Restate, word for word, every line of the data.

- [Records provided]:
──────────────────────────────

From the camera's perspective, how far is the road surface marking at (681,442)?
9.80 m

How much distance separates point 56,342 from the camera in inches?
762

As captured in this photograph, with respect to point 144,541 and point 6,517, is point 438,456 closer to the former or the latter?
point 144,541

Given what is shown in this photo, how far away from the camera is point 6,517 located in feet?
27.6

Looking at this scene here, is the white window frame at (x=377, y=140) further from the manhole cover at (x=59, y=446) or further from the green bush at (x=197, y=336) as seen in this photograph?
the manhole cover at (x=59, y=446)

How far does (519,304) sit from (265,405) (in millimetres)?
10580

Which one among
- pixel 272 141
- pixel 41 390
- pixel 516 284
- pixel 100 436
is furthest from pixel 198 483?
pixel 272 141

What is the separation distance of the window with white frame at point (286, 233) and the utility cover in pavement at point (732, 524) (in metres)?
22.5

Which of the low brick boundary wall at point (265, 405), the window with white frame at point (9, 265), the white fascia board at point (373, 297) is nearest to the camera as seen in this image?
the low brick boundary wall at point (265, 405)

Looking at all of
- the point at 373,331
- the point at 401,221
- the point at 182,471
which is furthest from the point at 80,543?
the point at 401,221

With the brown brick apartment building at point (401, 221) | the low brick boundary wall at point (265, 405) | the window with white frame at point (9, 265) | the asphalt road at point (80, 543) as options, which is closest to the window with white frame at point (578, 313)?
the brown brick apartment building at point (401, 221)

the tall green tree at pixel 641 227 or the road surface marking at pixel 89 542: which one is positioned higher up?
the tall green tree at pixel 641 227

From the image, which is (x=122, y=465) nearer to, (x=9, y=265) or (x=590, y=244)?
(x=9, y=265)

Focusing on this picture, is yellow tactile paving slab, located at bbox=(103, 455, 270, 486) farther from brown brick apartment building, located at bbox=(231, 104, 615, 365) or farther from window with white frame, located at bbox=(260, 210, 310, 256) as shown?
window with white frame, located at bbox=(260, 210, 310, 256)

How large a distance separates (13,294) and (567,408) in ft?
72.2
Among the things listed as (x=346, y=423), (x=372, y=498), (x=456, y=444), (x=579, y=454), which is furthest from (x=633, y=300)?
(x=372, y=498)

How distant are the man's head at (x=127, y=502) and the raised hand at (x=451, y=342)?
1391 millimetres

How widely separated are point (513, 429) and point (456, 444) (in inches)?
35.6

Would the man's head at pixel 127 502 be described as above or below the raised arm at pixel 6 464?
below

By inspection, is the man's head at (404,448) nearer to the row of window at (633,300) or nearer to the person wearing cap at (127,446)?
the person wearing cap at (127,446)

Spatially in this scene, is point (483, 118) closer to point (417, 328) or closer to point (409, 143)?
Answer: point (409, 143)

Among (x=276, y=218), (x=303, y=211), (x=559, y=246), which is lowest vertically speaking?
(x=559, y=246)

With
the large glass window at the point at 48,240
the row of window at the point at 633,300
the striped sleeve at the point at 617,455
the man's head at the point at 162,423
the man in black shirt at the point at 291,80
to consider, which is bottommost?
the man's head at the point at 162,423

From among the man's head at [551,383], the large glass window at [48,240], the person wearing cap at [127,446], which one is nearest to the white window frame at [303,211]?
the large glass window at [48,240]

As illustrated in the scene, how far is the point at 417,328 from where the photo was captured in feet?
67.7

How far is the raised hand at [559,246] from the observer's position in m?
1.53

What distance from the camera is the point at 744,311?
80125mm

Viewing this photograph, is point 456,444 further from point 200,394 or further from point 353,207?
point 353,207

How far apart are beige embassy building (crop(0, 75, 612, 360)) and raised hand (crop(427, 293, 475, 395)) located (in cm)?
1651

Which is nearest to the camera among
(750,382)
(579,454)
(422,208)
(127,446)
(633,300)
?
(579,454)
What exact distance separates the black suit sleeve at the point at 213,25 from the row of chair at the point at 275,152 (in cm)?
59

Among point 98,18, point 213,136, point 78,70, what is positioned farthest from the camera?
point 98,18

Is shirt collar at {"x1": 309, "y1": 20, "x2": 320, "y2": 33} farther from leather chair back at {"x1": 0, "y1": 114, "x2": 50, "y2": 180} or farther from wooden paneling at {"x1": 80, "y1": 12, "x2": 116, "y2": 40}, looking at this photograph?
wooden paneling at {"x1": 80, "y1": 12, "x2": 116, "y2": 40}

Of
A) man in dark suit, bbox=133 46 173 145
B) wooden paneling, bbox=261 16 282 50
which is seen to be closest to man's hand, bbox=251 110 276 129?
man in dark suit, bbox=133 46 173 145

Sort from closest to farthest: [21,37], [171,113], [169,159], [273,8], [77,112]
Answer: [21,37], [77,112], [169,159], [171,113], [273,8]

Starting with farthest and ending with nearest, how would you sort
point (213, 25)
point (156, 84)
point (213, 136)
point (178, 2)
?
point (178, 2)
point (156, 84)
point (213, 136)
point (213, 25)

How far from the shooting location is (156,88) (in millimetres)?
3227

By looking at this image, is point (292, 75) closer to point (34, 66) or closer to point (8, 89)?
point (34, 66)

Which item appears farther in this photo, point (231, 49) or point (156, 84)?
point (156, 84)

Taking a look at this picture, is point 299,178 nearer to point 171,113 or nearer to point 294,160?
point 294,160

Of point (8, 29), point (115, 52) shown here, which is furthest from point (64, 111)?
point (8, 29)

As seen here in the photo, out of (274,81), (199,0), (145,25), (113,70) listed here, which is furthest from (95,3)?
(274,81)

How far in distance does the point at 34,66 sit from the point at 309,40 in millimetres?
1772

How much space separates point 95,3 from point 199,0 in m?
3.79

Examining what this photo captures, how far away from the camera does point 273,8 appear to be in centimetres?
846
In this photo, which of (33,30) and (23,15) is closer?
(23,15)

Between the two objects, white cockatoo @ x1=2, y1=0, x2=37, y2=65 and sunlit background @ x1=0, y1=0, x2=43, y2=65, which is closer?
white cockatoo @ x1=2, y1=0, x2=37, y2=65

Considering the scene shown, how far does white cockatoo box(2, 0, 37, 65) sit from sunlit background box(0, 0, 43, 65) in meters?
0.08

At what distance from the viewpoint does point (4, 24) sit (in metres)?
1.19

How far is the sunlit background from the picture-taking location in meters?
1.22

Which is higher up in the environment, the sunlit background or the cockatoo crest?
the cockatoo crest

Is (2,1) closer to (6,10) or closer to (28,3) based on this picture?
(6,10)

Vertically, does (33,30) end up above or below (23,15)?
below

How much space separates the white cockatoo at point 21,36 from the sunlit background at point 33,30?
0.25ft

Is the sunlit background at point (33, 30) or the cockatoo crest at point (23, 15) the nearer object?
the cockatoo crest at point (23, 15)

──────────────────────────────

- [Full output]:
From the camera's perspective, how far is the road surface marking at (681,442)?
9.80 m

How much distance separates point 56,342 from the camera in inches?
762

As captured in this photograph, with respect to point 144,541 and point 6,517, is point 438,456 closer to the former or the latter?
point 144,541

Given what is shown in this photo, how far away from the camera is point 6,517 located in feet?
27.6

Looking at this scene here, is the white window frame at (x=377, y=140) further from the manhole cover at (x=59, y=446) or further from the green bush at (x=197, y=336) as seen in this photograph?
the manhole cover at (x=59, y=446)

How far does (519,304) sit from (265,405) (in millimetres)?
10580

Which one among
- pixel 272 141
- pixel 41 390
- pixel 516 284
- pixel 100 436
is furthest from pixel 198 483?
pixel 272 141

What is the separation distance of the window with white frame at point (286, 233) and the utility cover in pavement at point (732, 524) (in metres)?
22.5

Which of the low brick boundary wall at point (265, 405), the window with white frame at point (9, 265), the white fascia board at point (373, 297) is nearest to the camera as seen in this image?
the low brick boundary wall at point (265, 405)

Looking at all of
- the point at 373,331
- the point at 401,221
- the point at 182,471
which is furthest from the point at 80,543?
the point at 401,221

With the brown brick apartment building at point (401, 221) | the low brick boundary wall at point (265, 405) | the window with white frame at point (9, 265) | the asphalt road at point (80, 543) as options, which is closest to the window with white frame at point (578, 313)?
the brown brick apartment building at point (401, 221)

the tall green tree at pixel 641 227 or the road surface marking at pixel 89 542: which one is positioned higher up?
the tall green tree at pixel 641 227

From the image, which is (x=122, y=465) nearer to, (x=9, y=265) or (x=590, y=244)?
(x=9, y=265)

Focusing on this picture, is yellow tactile paving slab, located at bbox=(103, 455, 270, 486) farther from brown brick apartment building, located at bbox=(231, 104, 615, 365) or farther from window with white frame, located at bbox=(260, 210, 310, 256) as shown?
window with white frame, located at bbox=(260, 210, 310, 256)

How large a distance separates (13,294) and (567,408) in ft?
72.2
Among the things listed as (x=346, y=423), (x=372, y=498), (x=456, y=444), (x=579, y=454), which is furthest from (x=633, y=300)?
(x=372, y=498)

How distant are the man's head at (x=127, y=502) and the raised hand at (x=451, y=342)?
1391 millimetres

How widely separated are point (513, 429) and point (456, 444) (in inches)?
35.6

Would the man's head at pixel 127 502 be described as above or below the raised arm at pixel 6 464?
below

By inspection, is the man's head at (404,448) nearer to the row of window at (633,300) or nearer to the person wearing cap at (127,446)?
the person wearing cap at (127,446)

Spatially in this scene, is point (483, 118) closer to point (417, 328) or closer to point (409, 143)?
Answer: point (409, 143)

Among (x=276, y=218), (x=303, y=211), (x=559, y=246), which is lowest vertically speaking?
(x=559, y=246)

With
the large glass window at the point at 48,240
the row of window at the point at 633,300
the striped sleeve at the point at 617,455
the man's head at the point at 162,423
the man in black shirt at the point at 291,80
to consider, which is bottommost?
the man's head at the point at 162,423

From among the man's head at [551,383], the large glass window at [48,240], the person wearing cap at [127,446], which one is nearest to the white window frame at [303,211]?
the large glass window at [48,240]

As illustrated in the scene, how far is the point at 417,328 from where the photo was captured in feet?
67.7

How far is the raised hand at [559,246] from the observer's position in m?
1.53

What distance from the camera is the point at 744,311?
80125mm

Viewing this photograph, is point 456,444 further from point 200,394 or further from point 353,207?
point 353,207

How far apart are beige embassy building (crop(0, 75, 612, 360)) and raised hand (crop(427, 293, 475, 395)) located (in cm)?
1651

Which is nearest to the camera among
(750,382)
(579,454)
(422,208)
(127,446)
(633,300)
?
(579,454)
What exact distance separates the black suit sleeve at the point at 213,25 from the row of chair at the point at 275,152 (in cm)?
59

Among point 98,18, point 213,136, point 78,70, what is positioned farthest from the camera?
point 98,18

Is shirt collar at {"x1": 309, "y1": 20, "x2": 320, "y2": 33} farther from leather chair back at {"x1": 0, "y1": 114, "x2": 50, "y2": 180} or farther from wooden paneling at {"x1": 80, "y1": 12, "x2": 116, "y2": 40}, looking at this photograph?
wooden paneling at {"x1": 80, "y1": 12, "x2": 116, "y2": 40}

Of
A) man in dark suit, bbox=133 46 173 145
B) wooden paneling, bbox=261 16 282 50
which is seen to be closest to man's hand, bbox=251 110 276 129?
man in dark suit, bbox=133 46 173 145

Sort from closest to farthest: [21,37], [171,113], [169,159], [273,8], [77,112]
Answer: [21,37], [77,112], [169,159], [171,113], [273,8]

Starting with farthest and ending with nearest, how would you sort
point (213, 25)
point (156, 84)
point (213, 136)
point (178, 2)
?
point (178, 2)
point (156, 84)
point (213, 136)
point (213, 25)

How far from the shooting location is (156,88) (in millimetres)?
3227

By looking at this image, is point (292, 75) closer to point (34, 66) or closer to point (8, 89)?
point (34, 66)

Which item appears farther in this photo, point (231, 49) or point (156, 84)?
point (156, 84)

Taking a look at this picture, is point 299,178 nearer to point 171,113 or nearer to point 294,160?
point 294,160

Of point (8, 29), point (115, 52) shown here, which is furthest from point (64, 111)?
point (8, 29)

As seen here in the photo, out of (274,81), (199,0), (145,25), (113,70) listed here, which is furthest from (95,3)?
(274,81)

How far in distance does the point at 34,66 sit from the point at 309,40 in millimetres?
1772

How much space separates point 95,3 from point 199,0 in m?
3.79

Examining what this photo captures, how far away from the camera does point 273,8 appear to be in centimetres?
846
In this photo, which of (33,30) and (23,15) is closer?
(23,15)

Between the two objects, white cockatoo @ x1=2, y1=0, x2=37, y2=65 and sunlit background @ x1=0, y1=0, x2=43, y2=65, which is closer?
white cockatoo @ x1=2, y1=0, x2=37, y2=65

Considering the scene shown, how far does white cockatoo box(2, 0, 37, 65) sit from sunlit background box(0, 0, 43, 65) in meters?
0.08

At what distance from the viewpoint does point (4, 24) sit (in metres)?
1.19

How far is the sunlit background from the picture-taking location in meters?
1.22

Which is higher up in the environment, the sunlit background or the cockatoo crest?
the cockatoo crest

Is (2,1) closer to (6,10) or closer to (28,3) based on this picture?
(6,10)

Vertically, does (33,30) end up above or below (23,15)?
below

How much space separates the white cockatoo at point 21,36 from the sunlit background at point 33,30?
0.25ft

Is the sunlit background at point (33, 30) or the cockatoo crest at point (23, 15) the nearer object?
the cockatoo crest at point (23, 15)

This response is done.